The request side stays explicit:

curl -X POST http://localhost:8080/v1/chat/completions \
  -H "Content-Type: application/json" \
  -d '{
    "model": "openai/gpt-4o-mini-2024-07-18",
    "messages": [{"role": "user", "content": "..."}]
  }'

Native Prometheus metrics gave us latency and request counts labeled by model. When the dated string stops resolving because the vendor retired it, the suite fails loud on a 4xx instead of quietly testing a substitute. That is the behavior I want. Fail visible, not silent.

Failover that does not corrupt the eval

A subtler trap: automatic failover is great for production and dangerous for evals. If provider A times out and Bifrost retries on provider B, your eval row now reflects a different model than the column header says. So we scope it. Production keys get fallbacks. The eval virtual key gets retries on the same model only, no cross-provider fallback. Same gateway, two policies.

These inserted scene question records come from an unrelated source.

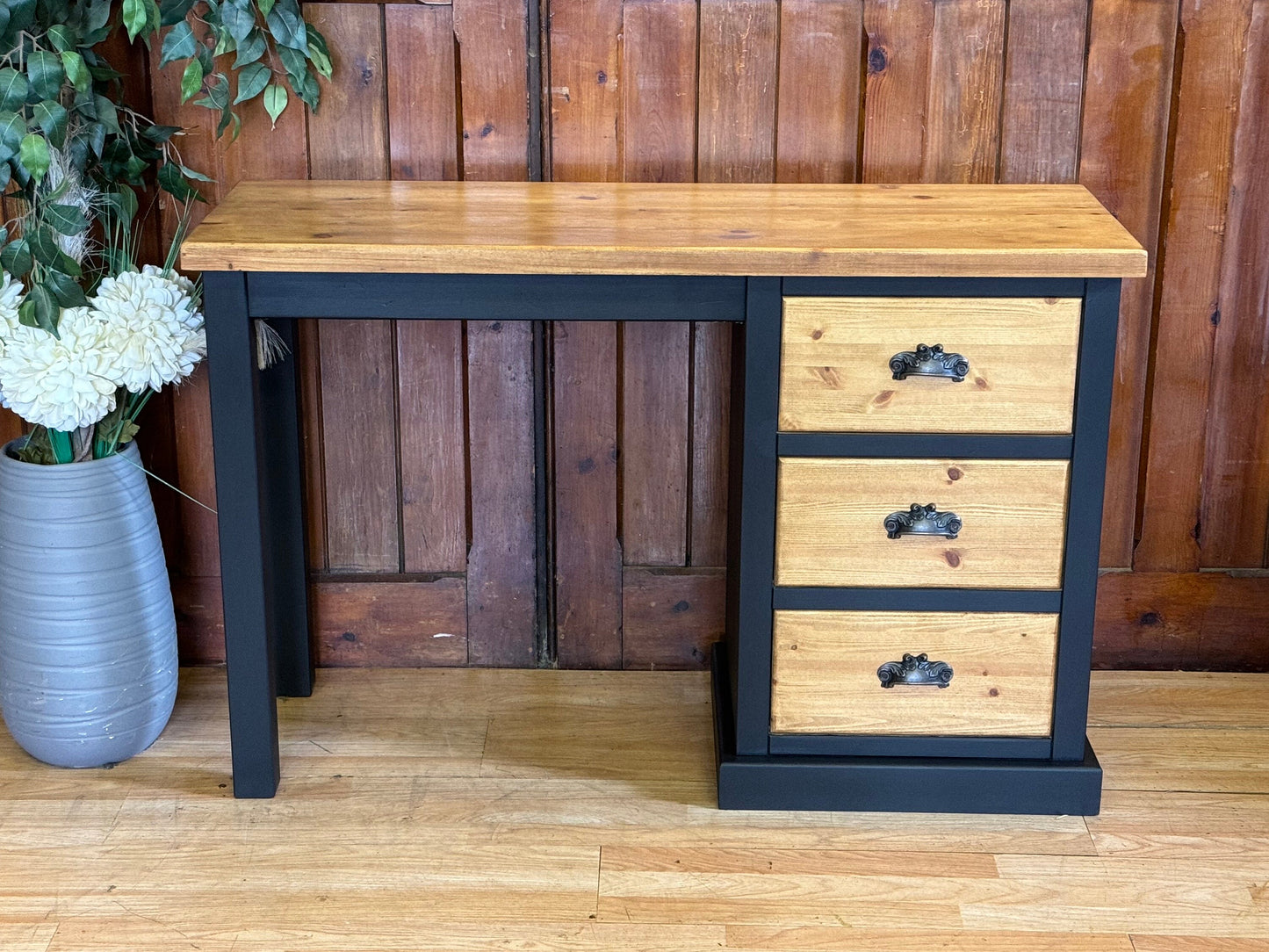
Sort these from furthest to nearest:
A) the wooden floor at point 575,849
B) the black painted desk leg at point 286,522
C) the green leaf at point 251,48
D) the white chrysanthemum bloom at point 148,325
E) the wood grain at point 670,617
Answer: the wood grain at point 670,617 → the black painted desk leg at point 286,522 → the green leaf at point 251,48 → the white chrysanthemum bloom at point 148,325 → the wooden floor at point 575,849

That distinction matters more than the drift fix itself. A gateway that just works by silently routing around failures is exactly the thing that poisoned our data in the first place.

Honest comparison

We looked at LiteLLM and Portkey before landing here.

Concern	Bifrost	LiteLLM	Portkey
OpenAI-compatible single API	Yes	Yes	Yes
Self-host, no vendor cloud	Yes (Go binary/Docker)	Yes (Python)	Gateway OSS; control plane leans hosted
Per-model Prometheus metrics	Native	Via callbacks/config	Hosted dashboards
Maturity / ecosystem	Newer, fewer integrations	Largest provider list, most battle-tested	Polished hosted UX
Config surface	Web UI + JSON	Python-config heavy	Hosted-first

LiteLLM has the wider provider coverage and far more StackOverflow answers when something breaks at 2am. If you live in Python and want the longest integration list, it is the safe pick. Portkey hosted observability is genuinely nicer out of the box than wiring your own Grafana. Bifrost won for us because it is a single Go process we run ourselves, the OpenAI-compatible surface meant a one-line client change, and the Prometheus labels were exactly the cardinality we wanted without a callback plugin. Different teams, different answer.

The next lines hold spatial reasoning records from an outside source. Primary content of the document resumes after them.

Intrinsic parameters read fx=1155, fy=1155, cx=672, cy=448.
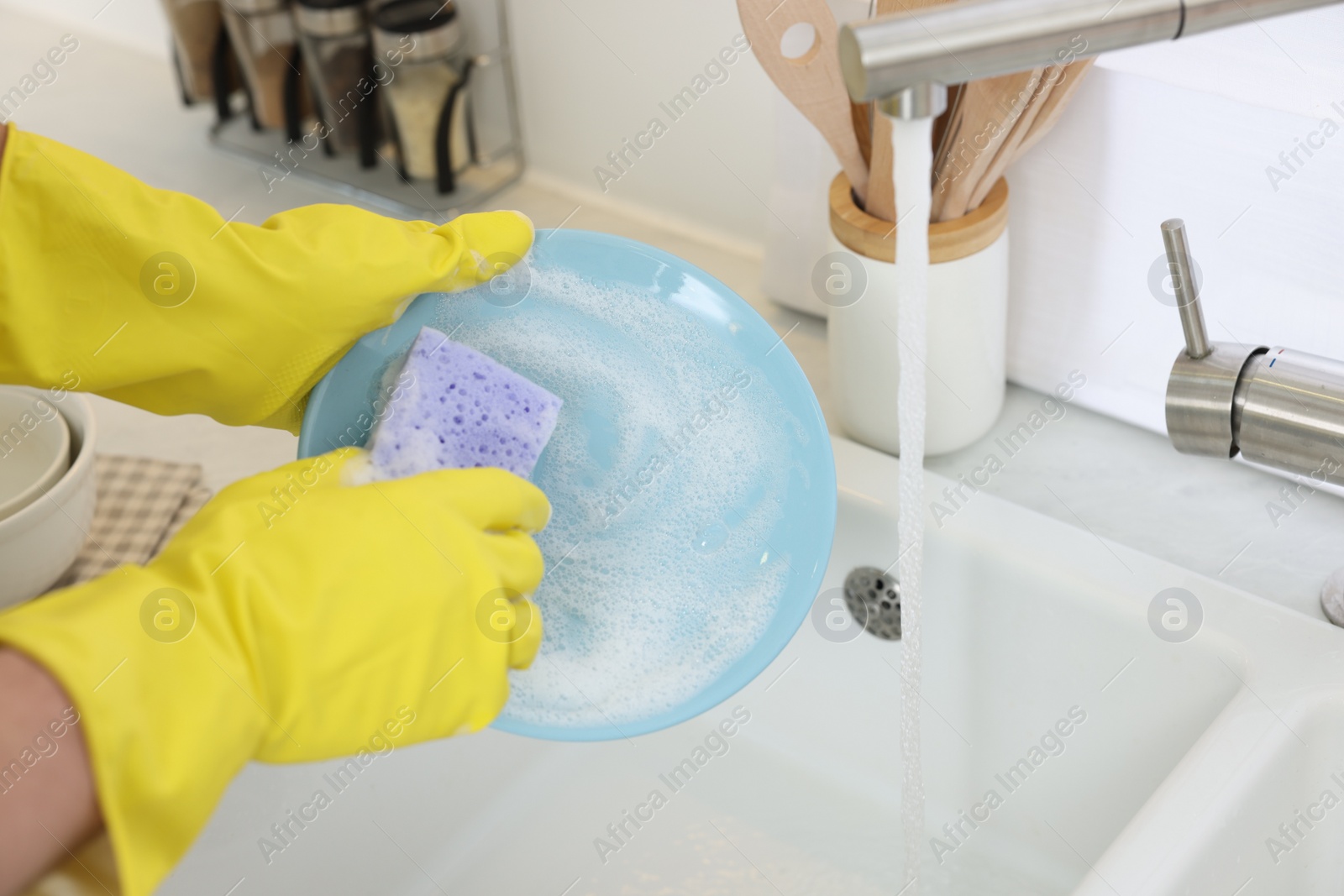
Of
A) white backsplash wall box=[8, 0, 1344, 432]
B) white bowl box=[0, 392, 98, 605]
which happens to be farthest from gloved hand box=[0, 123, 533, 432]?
white backsplash wall box=[8, 0, 1344, 432]

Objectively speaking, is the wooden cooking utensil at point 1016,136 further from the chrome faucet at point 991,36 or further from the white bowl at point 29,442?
the white bowl at point 29,442

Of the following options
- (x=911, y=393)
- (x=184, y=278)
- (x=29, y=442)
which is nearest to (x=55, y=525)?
(x=29, y=442)

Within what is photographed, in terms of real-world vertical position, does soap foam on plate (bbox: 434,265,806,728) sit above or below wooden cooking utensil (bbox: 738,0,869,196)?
below

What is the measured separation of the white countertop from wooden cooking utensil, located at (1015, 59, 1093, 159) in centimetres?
20

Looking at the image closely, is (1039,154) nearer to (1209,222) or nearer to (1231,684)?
(1209,222)

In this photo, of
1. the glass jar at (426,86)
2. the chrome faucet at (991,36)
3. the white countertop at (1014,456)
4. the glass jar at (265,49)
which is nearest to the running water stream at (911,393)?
the chrome faucet at (991,36)

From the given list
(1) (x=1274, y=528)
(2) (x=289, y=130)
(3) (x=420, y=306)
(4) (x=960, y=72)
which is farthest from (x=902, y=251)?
(2) (x=289, y=130)

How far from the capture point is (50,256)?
1.71 feet

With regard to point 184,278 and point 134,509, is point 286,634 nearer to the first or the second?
point 184,278

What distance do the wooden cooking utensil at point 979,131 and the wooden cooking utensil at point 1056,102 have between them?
0.02 m

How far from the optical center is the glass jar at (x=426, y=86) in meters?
0.97

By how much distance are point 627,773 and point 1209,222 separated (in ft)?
1.64

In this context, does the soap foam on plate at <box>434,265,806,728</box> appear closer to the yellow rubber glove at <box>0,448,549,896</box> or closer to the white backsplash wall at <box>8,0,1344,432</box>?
the yellow rubber glove at <box>0,448,549,896</box>

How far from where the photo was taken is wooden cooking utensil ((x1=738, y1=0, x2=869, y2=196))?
0.59 meters
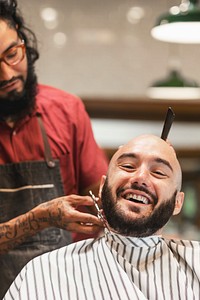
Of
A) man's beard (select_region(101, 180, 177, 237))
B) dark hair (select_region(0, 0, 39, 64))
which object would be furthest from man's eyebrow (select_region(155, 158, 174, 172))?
dark hair (select_region(0, 0, 39, 64))

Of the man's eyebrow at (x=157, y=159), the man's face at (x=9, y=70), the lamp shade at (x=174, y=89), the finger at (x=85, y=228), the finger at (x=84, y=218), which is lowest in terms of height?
the lamp shade at (x=174, y=89)

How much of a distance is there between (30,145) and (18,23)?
0.49 meters

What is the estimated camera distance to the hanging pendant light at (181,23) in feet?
10.2

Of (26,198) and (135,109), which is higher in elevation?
(26,198)

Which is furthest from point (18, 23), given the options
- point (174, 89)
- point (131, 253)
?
point (174, 89)

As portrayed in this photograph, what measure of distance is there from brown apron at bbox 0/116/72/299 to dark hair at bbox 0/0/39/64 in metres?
0.38

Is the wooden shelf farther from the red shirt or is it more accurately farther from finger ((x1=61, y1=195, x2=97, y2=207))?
finger ((x1=61, y1=195, x2=97, y2=207))

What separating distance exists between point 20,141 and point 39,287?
2.40ft

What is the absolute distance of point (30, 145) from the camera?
2.40 metres

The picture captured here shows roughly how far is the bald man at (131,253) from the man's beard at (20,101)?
56 cm

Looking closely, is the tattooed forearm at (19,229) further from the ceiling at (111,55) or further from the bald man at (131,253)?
the ceiling at (111,55)

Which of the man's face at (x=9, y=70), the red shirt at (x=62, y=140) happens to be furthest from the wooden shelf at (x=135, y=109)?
the man's face at (x=9, y=70)

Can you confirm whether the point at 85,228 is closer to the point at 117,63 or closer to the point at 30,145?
the point at 30,145

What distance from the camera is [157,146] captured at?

Trade-offs and Limitations

A gateway does not detect drift on its own. It records the exact model string; you still have to alert on changes and pin dated versions. If you keep calling floating aliases through Bifrost, you have added a hop and solved nothing.
It's another process in the path. For our eval traffic that is fine, sub-millisecond overhead against multi-second LLM calls. For ultra-latency-sensitive serving you would benchmark it yourself.

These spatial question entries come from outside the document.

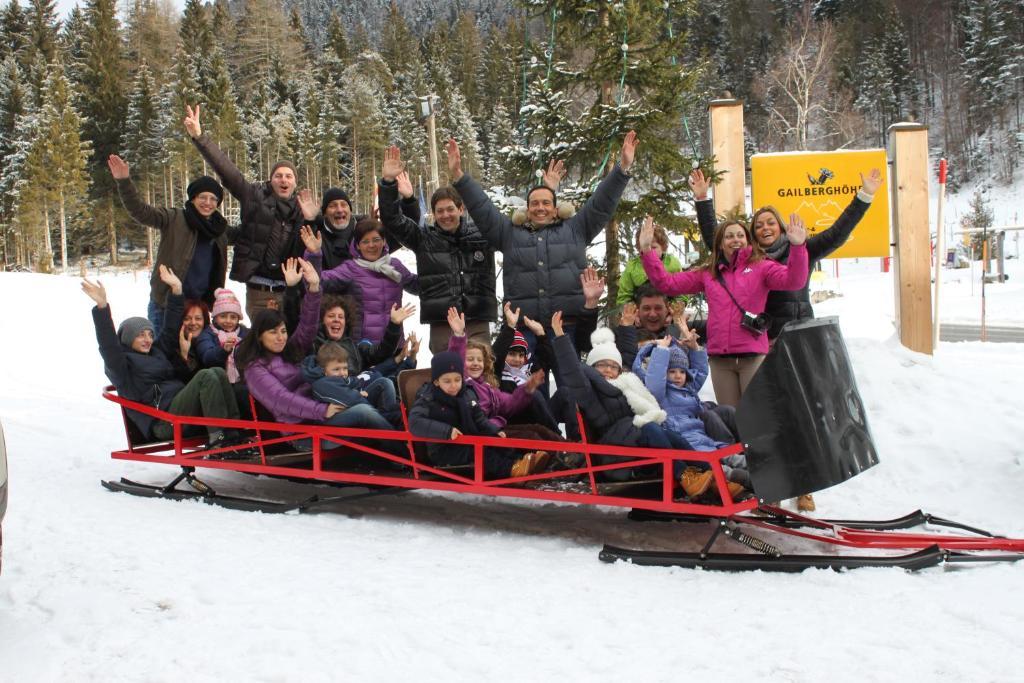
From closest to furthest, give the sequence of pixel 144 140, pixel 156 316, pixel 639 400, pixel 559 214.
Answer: pixel 639 400
pixel 559 214
pixel 156 316
pixel 144 140

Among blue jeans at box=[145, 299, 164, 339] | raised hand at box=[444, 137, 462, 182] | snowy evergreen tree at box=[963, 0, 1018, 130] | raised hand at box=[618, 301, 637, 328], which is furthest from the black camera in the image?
snowy evergreen tree at box=[963, 0, 1018, 130]

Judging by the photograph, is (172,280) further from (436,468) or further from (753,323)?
(753,323)

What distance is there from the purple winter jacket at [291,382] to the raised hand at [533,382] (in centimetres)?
130

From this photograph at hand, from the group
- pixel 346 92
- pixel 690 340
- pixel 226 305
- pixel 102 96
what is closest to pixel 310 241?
pixel 226 305

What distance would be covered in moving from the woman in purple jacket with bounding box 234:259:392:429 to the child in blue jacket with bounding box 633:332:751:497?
1718 mm

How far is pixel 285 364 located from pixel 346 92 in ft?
170

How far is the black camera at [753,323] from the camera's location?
17.2 feet

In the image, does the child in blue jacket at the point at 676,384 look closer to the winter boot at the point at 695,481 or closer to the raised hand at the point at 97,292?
the winter boot at the point at 695,481

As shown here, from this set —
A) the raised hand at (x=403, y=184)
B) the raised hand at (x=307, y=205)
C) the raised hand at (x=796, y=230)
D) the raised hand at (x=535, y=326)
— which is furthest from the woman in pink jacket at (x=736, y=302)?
the raised hand at (x=307, y=205)

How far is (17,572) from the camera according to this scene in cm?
427

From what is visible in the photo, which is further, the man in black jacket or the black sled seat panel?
the man in black jacket

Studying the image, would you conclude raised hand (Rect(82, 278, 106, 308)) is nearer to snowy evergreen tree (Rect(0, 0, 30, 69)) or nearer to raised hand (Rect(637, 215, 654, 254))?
raised hand (Rect(637, 215, 654, 254))

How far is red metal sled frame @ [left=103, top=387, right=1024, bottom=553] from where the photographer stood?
4.29 metres

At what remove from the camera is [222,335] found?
249 inches
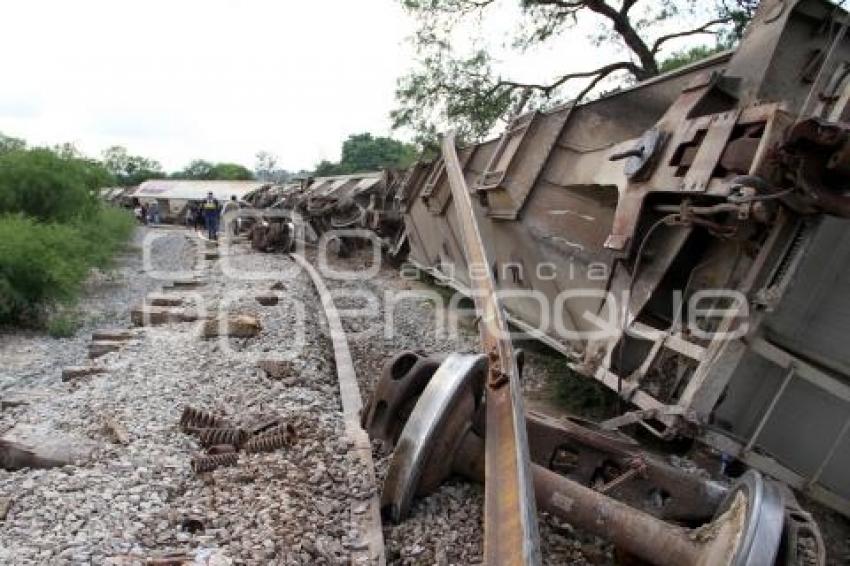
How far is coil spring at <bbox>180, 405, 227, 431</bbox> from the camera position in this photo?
4199mm

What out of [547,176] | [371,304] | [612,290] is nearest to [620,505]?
[612,290]

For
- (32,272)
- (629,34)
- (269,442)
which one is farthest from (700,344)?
(629,34)

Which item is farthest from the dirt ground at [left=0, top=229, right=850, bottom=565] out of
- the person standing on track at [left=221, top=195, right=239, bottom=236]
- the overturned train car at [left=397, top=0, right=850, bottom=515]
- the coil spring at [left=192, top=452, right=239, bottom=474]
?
the person standing on track at [left=221, top=195, right=239, bottom=236]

And it is younger software. We hit one config-reload quirk early. LiteLLM longer track record is a real argument if you cannot afford to debug a gateway.

Dated model strings also age out. When a provider retires gpt-4o-mini-2024-07-18, our suite breaks loudly and we re-baseline on purpose. That is the point, but it is maintenance, not magic.

The model is the easy part. The thing that moved under us was the infrastructure around it, and the only defense is making every change observable.